A worrying trend has been developing over the past few months. In an attempt to reduce costs, businesses are cutting back on their workforce after a surge in hiring at the world’s biggest companies.
Although it seems like yesterday that there were many job opportunities, companies are now preparing for a possible recession.
According to Crunchbase News, this is more than 37,000 tech workers who have been laid off in the U.S. so far this year.
Businesses increased their workforce to meet the skyrocketing demand in the months after widespread adoption of Covid-19. They didn’t know that rising inflation rates would slow down the demand.
Companies have one goal: to weather the recession.
Layoffs by some companies
TikTok
Employees of European TikTok were informed in July that their jobs might be at risk due to the company’s business restructuring efforts.
Anna Sopel, TikTok spokesperson at the time, stated that “there are a few roles within the operations, marketing teams that have shifted in focus. That can’t be called an ‘companywide restructure.'”
Employees across Europe and the U.S. were informed that they could be at risk despite their refusal to undergo a complete restructuring.
Twitter announced a hiring freeze in July and revealed that 30% of its acquisition staff had been laid off. In recent months, Twitter has experienced major turmoil.
The company is still trying to hold on to its Elon Musk takeover deal. Although the outcome of the lawsuit is still months away, layoffs could continue to hamper Twitter’s profitable growth.
Groupon
Groupon, an online coupon site, announced that it had cut 15% of its staff — more than 500 people.
Groupon, like other companies, is trying to cut costs and get on the right track for net profit at the end of the year.

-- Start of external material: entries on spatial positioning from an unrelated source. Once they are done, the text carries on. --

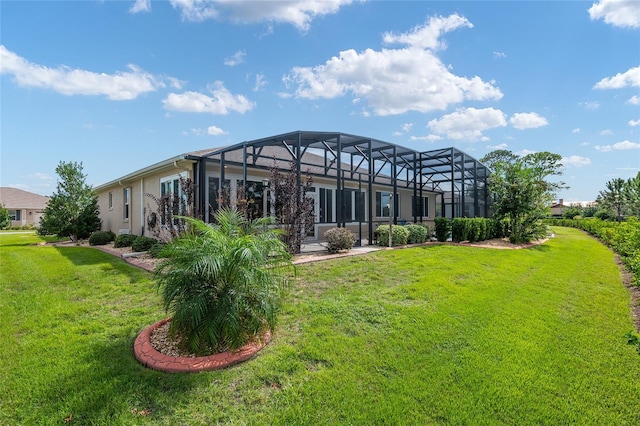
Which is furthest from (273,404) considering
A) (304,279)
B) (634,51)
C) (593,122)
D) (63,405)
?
(593,122)

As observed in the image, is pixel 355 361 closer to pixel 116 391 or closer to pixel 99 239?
pixel 116 391

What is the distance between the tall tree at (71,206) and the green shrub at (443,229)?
1727 centimetres

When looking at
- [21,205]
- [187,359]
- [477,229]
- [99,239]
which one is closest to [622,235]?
[477,229]

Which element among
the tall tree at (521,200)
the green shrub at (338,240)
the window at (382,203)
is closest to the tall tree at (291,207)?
the green shrub at (338,240)

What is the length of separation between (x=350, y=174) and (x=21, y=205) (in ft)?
148

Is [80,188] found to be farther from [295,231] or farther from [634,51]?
[634,51]

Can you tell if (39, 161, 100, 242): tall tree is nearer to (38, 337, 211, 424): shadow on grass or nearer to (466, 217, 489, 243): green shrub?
(38, 337, 211, 424): shadow on grass

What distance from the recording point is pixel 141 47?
10109mm

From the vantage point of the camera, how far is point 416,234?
477 inches

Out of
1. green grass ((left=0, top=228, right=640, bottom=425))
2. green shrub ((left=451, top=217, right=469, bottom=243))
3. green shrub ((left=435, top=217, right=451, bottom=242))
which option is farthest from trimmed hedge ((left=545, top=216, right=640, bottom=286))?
green shrub ((left=435, top=217, right=451, bottom=242))

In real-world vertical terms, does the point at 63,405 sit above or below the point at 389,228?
below

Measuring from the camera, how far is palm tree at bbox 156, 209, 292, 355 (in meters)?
3.17

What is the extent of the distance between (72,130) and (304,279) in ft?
47.5

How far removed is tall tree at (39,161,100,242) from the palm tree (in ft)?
50.1
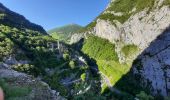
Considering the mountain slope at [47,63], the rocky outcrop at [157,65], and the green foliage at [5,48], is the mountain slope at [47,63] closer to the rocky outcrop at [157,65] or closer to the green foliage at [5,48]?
the green foliage at [5,48]

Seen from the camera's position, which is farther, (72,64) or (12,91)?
(72,64)

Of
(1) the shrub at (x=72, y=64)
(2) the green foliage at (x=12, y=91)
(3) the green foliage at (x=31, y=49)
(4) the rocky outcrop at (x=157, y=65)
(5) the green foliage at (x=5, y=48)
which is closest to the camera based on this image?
(2) the green foliage at (x=12, y=91)

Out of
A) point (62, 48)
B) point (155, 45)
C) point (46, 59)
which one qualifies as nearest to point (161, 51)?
point (155, 45)

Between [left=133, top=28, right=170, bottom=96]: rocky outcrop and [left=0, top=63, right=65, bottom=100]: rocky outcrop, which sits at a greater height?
[left=133, top=28, right=170, bottom=96]: rocky outcrop

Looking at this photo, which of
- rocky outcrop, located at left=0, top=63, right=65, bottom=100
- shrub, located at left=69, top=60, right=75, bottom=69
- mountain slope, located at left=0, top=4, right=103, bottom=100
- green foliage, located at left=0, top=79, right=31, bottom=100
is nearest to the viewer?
green foliage, located at left=0, top=79, right=31, bottom=100

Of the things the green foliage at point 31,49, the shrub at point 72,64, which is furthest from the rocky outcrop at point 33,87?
the shrub at point 72,64

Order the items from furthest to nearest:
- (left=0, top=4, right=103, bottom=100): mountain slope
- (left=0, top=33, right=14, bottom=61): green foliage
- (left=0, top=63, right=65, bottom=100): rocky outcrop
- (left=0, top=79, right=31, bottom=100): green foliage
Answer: (left=0, top=33, right=14, bottom=61): green foliage < (left=0, top=4, right=103, bottom=100): mountain slope < (left=0, top=63, right=65, bottom=100): rocky outcrop < (left=0, top=79, right=31, bottom=100): green foliage

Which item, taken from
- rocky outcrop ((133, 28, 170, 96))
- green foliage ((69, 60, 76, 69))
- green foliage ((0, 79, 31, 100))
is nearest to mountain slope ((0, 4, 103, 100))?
green foliage ((69, 60, 76, 69))

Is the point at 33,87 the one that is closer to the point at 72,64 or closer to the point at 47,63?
the point at 47,63

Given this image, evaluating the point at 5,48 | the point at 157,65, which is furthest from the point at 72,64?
the point at 157,65

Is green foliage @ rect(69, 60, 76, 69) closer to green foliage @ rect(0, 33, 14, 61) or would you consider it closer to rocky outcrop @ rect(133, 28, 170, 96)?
green foliage @ rect(0, 33, 14, 61)

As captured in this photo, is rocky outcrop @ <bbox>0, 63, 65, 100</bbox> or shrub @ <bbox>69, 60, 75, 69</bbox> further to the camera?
shrub @ <bbox>69, 60, 75, 69</bbox>
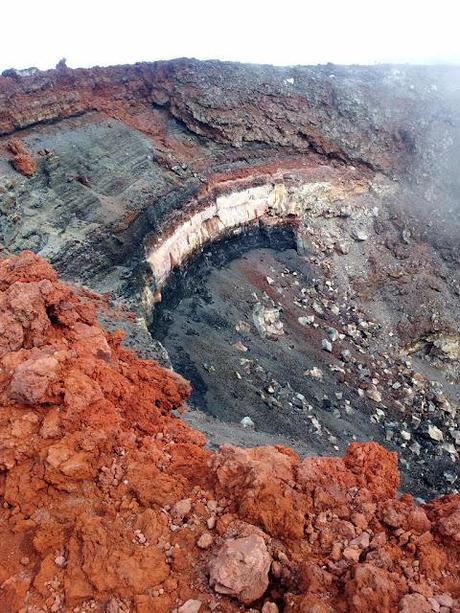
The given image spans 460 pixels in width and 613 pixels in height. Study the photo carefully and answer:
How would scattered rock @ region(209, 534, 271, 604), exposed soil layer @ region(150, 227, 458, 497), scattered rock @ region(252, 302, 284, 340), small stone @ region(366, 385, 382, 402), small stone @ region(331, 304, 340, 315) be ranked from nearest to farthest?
scattered rock @ region(209, 534, 271, 604) → exposed soil layer @ region(150, 227, 458, 497) → small stone @ region(366, 385, 382, 402) → scattered rock @ region(252, 302, 284, 340) → small stone @ region(331, 304, 340, 315)

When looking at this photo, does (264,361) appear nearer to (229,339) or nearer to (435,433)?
(229,339)

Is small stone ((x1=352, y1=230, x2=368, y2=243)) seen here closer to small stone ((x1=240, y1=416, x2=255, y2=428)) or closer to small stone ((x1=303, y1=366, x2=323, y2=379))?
small stone ((x1=303, y1=366, x2=323, y2=379))

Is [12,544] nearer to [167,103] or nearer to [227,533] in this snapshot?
[227,533]

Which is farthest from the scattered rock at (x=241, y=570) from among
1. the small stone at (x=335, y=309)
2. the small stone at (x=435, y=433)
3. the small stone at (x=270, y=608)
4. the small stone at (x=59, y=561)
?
the small stone at (x=335, y=309)

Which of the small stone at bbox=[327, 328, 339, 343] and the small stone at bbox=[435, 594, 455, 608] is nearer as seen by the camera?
the small stone at bbox=[435, 594, 455, 608]

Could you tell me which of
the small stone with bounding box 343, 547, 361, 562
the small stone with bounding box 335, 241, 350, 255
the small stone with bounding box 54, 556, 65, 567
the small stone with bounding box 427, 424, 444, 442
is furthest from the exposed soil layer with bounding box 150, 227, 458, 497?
the small stone with bounding box 54, 556, 65, 567
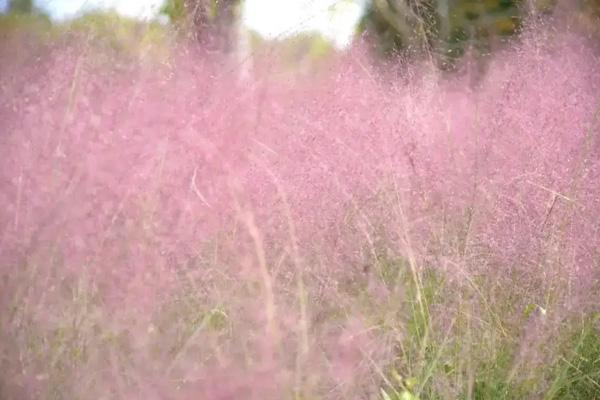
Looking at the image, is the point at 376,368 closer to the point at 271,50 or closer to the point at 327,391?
the point at 327,391

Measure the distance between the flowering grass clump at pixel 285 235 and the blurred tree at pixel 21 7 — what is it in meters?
0.22

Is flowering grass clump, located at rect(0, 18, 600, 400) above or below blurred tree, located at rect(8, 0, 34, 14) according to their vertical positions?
below

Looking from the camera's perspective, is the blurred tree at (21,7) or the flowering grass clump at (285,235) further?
the blurred tree at (21,7)

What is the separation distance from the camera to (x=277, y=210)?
1.71m

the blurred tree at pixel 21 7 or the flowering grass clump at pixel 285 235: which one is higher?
the blurred tree at pixel 21 7

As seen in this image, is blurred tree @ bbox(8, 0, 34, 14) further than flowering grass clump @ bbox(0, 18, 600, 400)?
Yes

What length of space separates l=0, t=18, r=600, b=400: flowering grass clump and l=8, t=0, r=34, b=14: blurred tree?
0.22 metres

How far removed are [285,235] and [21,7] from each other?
850mm

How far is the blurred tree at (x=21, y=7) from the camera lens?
1899 mm

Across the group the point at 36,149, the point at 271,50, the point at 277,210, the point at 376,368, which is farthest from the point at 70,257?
the point at 271,50

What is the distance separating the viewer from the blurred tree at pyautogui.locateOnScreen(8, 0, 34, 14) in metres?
1.90

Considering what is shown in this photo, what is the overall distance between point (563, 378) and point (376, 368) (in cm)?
41

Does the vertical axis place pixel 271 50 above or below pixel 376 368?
above

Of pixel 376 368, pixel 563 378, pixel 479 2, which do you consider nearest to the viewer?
pixel 376 368
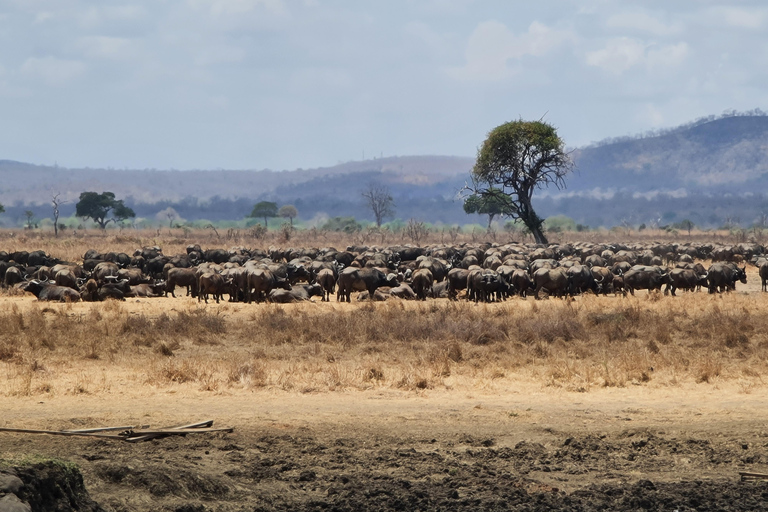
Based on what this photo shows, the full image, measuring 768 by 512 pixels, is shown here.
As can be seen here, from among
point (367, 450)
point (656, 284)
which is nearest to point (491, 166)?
point (656, 284)

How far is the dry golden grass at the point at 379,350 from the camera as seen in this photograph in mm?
14781

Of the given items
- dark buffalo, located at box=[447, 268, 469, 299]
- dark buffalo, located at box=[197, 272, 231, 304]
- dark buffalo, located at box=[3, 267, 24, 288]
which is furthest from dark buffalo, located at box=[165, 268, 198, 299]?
dark buffalo, located at box=[447, 268, 469, 299]

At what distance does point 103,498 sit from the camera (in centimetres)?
834

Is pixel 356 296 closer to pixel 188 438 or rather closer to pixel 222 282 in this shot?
pixel 222 282

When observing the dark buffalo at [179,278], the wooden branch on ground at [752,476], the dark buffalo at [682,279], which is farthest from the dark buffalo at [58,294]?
the wooden branch on ground at [752,476]

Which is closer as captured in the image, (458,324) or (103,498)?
(103,498)

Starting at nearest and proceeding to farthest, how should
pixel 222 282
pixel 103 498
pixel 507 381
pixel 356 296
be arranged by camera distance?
pixel 103 498 → pixel 507 381 → pixel 222 282 → pixel 356 296

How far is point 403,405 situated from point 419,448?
2.41m

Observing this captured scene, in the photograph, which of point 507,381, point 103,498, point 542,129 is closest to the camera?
point 103,498

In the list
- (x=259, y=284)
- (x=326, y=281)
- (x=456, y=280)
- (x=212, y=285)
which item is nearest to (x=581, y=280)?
(x=456, y=280)

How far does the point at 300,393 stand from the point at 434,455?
411 centimetres

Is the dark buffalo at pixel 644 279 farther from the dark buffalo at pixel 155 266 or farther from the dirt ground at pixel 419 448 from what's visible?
the dark buffalo at pixel 155 266

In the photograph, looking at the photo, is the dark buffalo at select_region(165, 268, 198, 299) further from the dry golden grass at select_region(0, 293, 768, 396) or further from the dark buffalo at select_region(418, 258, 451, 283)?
the dark buffalo at select_region(418, 258, 451, 283)

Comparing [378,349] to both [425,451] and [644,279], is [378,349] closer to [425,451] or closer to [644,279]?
[425,451]
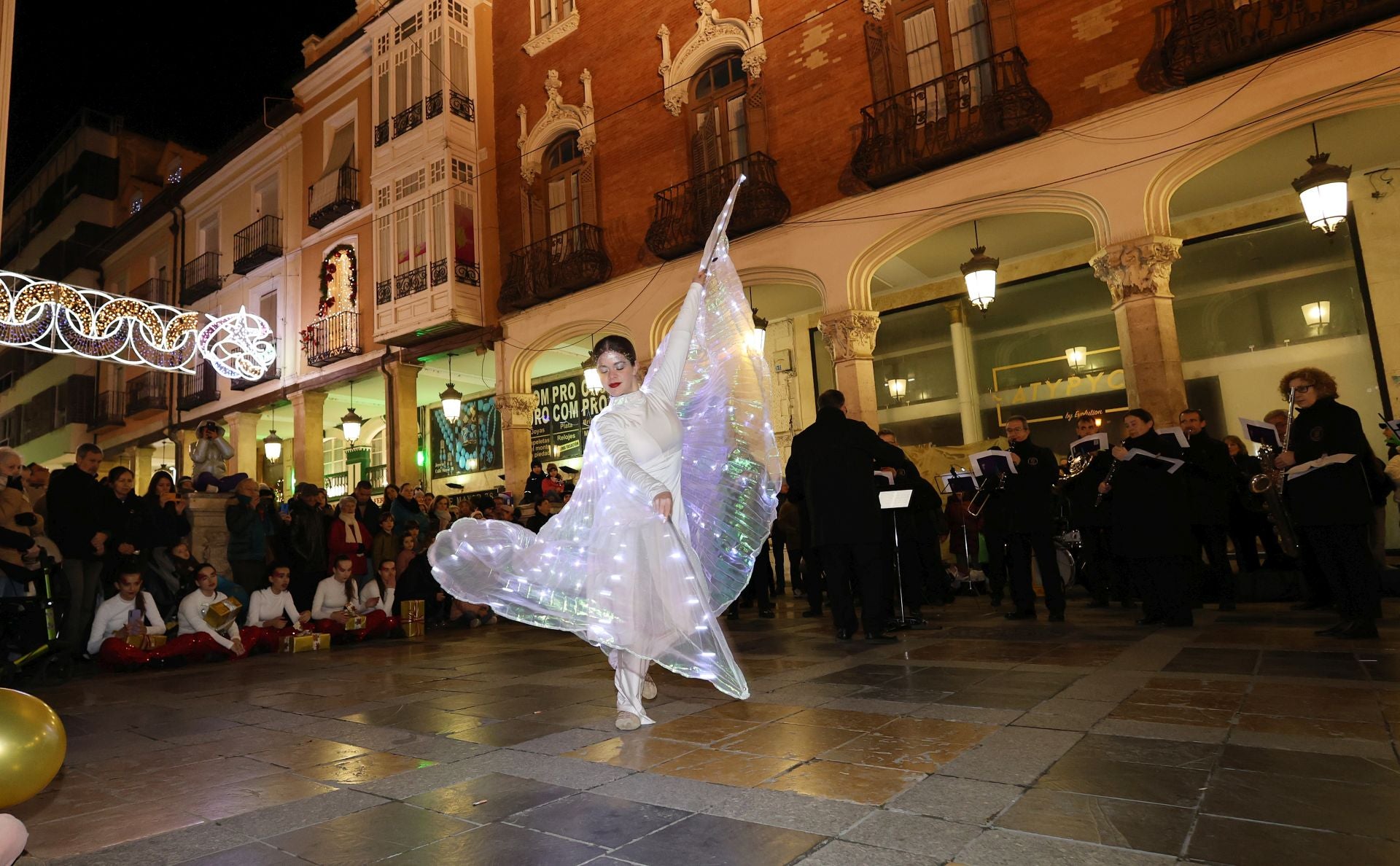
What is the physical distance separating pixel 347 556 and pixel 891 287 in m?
11.1

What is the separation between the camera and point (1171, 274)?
13484 millimetres

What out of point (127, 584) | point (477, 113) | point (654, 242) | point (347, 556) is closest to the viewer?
point (127, 584)

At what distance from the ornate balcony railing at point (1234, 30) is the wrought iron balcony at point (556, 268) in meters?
9.64

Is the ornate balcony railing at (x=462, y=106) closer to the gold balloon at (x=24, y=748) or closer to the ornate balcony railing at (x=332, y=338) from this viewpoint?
the ornate balcony railing at (x=332, y=338)

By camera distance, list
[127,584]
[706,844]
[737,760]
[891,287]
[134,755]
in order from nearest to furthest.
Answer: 1. [706,844]
2. [737,760]
3. [134,755]
4. [127,584]
5. [891,287]

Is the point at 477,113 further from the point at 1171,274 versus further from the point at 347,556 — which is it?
the point at 1171,274

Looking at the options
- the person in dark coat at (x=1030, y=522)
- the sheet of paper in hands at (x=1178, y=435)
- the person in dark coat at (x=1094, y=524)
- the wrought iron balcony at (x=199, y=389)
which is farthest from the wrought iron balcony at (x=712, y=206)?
the wrought iron balcony at (x=199, y=389)

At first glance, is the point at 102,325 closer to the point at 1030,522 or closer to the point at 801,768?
the point at 1030,522

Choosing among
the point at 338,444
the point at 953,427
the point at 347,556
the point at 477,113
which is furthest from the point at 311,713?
the point at 338,444

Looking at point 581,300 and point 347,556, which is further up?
point 581,300

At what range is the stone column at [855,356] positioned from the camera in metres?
13.0

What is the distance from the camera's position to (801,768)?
3.19m

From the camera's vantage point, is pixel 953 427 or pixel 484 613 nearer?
pixel 484 613

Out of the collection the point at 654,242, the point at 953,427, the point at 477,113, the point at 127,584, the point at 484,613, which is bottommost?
the point at 484,613
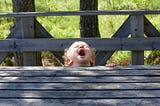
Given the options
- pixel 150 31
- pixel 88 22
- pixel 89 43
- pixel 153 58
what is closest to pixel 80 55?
pixel 89 43

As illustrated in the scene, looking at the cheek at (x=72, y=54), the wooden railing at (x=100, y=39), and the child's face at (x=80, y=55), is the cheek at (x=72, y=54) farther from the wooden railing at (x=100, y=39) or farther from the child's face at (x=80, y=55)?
the wooden railing at (x=100, y=39)

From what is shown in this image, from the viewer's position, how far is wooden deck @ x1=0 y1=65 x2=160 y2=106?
2695 mm

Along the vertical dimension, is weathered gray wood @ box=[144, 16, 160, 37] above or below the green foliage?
above

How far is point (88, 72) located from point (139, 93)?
749mm

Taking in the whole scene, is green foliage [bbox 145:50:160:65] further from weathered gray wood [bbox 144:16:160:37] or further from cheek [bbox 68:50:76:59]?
cheek [bbox 68:50:76:59]

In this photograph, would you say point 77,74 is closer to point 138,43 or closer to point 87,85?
point 87,85

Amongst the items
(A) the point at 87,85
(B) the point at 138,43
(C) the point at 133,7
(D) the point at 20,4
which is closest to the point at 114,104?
(A) the point at 87,85

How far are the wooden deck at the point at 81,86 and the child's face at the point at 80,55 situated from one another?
0.22 m

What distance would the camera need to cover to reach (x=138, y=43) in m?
5.42

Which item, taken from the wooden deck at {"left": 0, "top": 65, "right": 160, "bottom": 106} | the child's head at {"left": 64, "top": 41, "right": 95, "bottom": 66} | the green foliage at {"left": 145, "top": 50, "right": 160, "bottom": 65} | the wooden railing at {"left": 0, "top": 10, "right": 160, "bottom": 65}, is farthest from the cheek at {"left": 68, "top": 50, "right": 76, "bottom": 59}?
the green foliage at {"left": 145, "top": 50, "right": 160, "bottom": 65}

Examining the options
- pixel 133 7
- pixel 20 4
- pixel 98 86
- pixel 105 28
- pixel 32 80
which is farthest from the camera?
pixel 133 7

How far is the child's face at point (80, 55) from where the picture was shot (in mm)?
3861

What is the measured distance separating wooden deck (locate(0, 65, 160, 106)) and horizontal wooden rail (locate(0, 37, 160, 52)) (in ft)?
5.87

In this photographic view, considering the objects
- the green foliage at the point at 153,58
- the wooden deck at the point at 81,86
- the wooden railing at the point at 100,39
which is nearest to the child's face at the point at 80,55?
the wooden deck at the point at 81,86
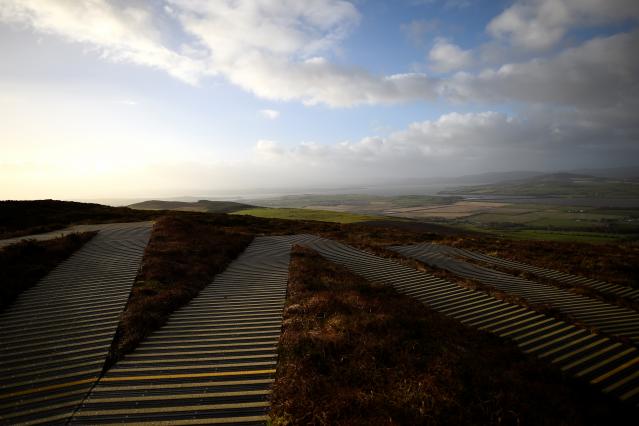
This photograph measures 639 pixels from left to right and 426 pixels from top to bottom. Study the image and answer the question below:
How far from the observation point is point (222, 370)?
296 inches

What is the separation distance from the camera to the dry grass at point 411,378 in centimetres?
607

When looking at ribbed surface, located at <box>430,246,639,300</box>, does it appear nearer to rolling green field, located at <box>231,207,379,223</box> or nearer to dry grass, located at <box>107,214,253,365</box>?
dry grass, located at <box>107,214,253,365</box>

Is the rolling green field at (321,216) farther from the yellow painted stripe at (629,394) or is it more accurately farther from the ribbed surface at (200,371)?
the yellow painted stripe at (629,394)

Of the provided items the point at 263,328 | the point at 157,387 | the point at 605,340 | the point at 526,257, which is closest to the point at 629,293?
the point at 526,257

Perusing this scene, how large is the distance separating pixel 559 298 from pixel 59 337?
20030mm

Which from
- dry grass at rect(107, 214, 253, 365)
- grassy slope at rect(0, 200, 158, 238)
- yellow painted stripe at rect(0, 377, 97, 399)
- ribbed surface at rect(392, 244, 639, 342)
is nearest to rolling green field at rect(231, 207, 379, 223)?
grassy slope at rect(0, 200, 158, 238)

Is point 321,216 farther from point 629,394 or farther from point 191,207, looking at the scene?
point 629,394

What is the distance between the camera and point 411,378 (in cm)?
709

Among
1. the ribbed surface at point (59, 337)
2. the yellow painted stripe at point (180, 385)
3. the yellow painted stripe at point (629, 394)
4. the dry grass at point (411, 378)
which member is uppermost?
the ribbed surface at point (59, 337)

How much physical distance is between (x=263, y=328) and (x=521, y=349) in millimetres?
7768

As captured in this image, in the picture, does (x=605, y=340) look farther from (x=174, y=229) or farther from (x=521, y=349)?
(x=174, y=229)

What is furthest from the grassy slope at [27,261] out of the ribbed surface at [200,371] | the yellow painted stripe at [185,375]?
the yellow painted stripe at [185,375]

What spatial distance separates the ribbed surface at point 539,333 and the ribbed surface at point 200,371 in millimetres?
6735

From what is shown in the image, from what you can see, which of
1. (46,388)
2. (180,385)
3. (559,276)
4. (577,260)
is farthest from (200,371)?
(577,260)
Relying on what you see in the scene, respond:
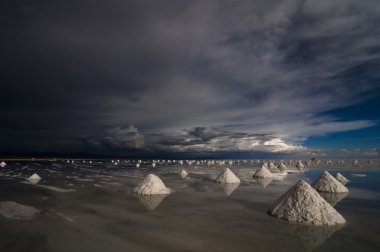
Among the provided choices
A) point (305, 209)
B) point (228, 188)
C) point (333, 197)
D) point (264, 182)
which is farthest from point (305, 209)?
point (264, 182)

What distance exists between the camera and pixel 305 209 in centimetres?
1007

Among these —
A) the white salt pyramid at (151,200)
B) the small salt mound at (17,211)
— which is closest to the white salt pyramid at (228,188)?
the white salt pyramid at (151,200)

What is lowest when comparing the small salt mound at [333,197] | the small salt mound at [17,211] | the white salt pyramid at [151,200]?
the small salt mound at [17,211]

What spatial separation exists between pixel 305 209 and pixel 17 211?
12.1 m

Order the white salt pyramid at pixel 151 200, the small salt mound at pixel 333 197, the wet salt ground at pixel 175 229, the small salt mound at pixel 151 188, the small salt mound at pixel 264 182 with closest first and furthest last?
1. the wet salt ground at pixel 175 229
2. the white salt pyramid at pixel 151 200
3. the small salt mound at pixel 333 197
4. the small salt mound at pixel 151 188
5. the small salt mound at pixel 264 182

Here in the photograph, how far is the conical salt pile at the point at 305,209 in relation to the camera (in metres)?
9.76

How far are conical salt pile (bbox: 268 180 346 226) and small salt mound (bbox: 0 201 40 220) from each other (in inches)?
396

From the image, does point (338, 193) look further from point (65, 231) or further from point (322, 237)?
point (65, 231)

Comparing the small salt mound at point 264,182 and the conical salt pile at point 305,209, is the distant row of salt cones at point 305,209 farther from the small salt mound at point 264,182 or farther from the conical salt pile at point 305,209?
the small salt mound at point 264,182

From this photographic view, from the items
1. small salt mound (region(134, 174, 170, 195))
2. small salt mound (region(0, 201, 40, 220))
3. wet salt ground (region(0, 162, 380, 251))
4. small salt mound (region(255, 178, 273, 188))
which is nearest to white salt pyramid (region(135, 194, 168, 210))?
wet salt ground (region(0, 162, 380, 251))

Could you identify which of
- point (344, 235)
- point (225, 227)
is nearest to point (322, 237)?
point (344, 235)

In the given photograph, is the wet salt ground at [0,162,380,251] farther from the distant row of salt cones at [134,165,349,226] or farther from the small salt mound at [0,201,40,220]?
the distant row of salt cones at [134,165,349,226]

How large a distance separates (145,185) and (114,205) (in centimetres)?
391

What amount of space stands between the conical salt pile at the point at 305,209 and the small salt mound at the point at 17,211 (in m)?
10.1
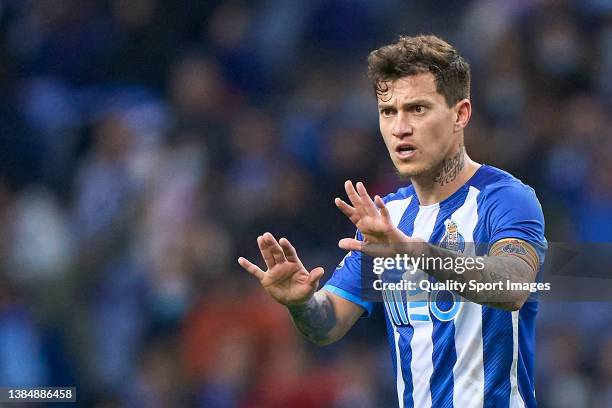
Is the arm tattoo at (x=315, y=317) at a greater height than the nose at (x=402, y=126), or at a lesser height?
lesser

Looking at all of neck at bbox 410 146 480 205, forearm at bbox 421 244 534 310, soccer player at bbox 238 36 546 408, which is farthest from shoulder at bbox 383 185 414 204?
forearm at bbox 421 244 534 310

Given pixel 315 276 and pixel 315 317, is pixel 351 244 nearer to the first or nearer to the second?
pixel 315 276

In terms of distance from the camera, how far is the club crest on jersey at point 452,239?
360 centimetres

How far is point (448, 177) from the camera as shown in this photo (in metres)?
3.79

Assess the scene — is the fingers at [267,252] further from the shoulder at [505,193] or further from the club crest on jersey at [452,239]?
the shoulder at [505,193]

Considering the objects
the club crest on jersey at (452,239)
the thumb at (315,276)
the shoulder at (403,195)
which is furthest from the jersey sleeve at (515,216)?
the thumb at (315,276)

Kedar Deshpande (CEO of Groupon) stated that Groupon’s overall business performance was not as good as we expected and that he is taking action to improve it.
Robinhood
Robinhood announced, months after having made a complete commitment to remote work arrangements, that it would be firing 23% of its employees.
Vlad Tenev, CEO and cofounder, also cited overhearing to be the primary cause of these layoffs. The company needed more staff to keep up with the retail boom last year.
But, as the business slowed down, the company found itself with an excess workforce and insufficient revenue.
Tesla
New Tesla employees were told in June that they would be fired after only a few months of service.
Electric vehicle manufacturers also pulled job offers. This was apparently based on performance reviews. However, former employees claim they didn’t work long enough at the company to support a performance review.
This was after Elon Musk, CEO, said he felt a “super bad feeling about the economy” and that Tesla might have to lay off 10% of its employees.
Companies that have halted hiring or teased layoffs
Meta
“Realistically there are probably some people at the company that shouldn’t be.”
This is what Mark Zuckerberg said at a Meta all-hands meeting recently. The CEO spoke about the company’s current structure, future plans, and the coming economic downturn.
Zuckerberg stated in June that Meta’s engineering team could face significant cuts. The tech leader seems to encourage employees to leave, even though he didn’t explicitly state it.
Google, which is in a slightly better position than other companies, announced in July that it would slow its hiring efforts.
CEO Sundar Pichai stated that the tech giant will continue to look for new talent but would instead focus on technical roles because the future of the economy is in doubt.
Pichai stated, “We must be more entrepreneurial and work with greater urgency, sharper focus, and more hunger than what we have shown on sunnier days.”
Microsoft
Microsoft has a number of job openings that were closed last month due to economic concerns.
The company stated that its current job opportunities would remain in place, despite the fact that it had reduced its hiring efforts across many sectors of its business including its Azure public cloud division.
Spotify
Spotify is a leader in the music streaming industry. Last June, it announced that it would reduce its hiring efforts by 25%.
It is one of many tech companies that have struggled to survive in a world of falling stock prices and rising operating costs.
A spokesperson for Spotify Adam Grossberg stated that the bear market hadn’t had a “material impact on our business” yet but that it was monitoring the situation and “evaluating the future headcount growth.”
This post was written by Tara Kintz. Tara is a director at Signature Workspace. Signature Workspace, owned and operated by Cantor Fund Management, offers services and amenities such as private offices, flex space, co-working space, virtual offices, meeting/conference rooms, and more.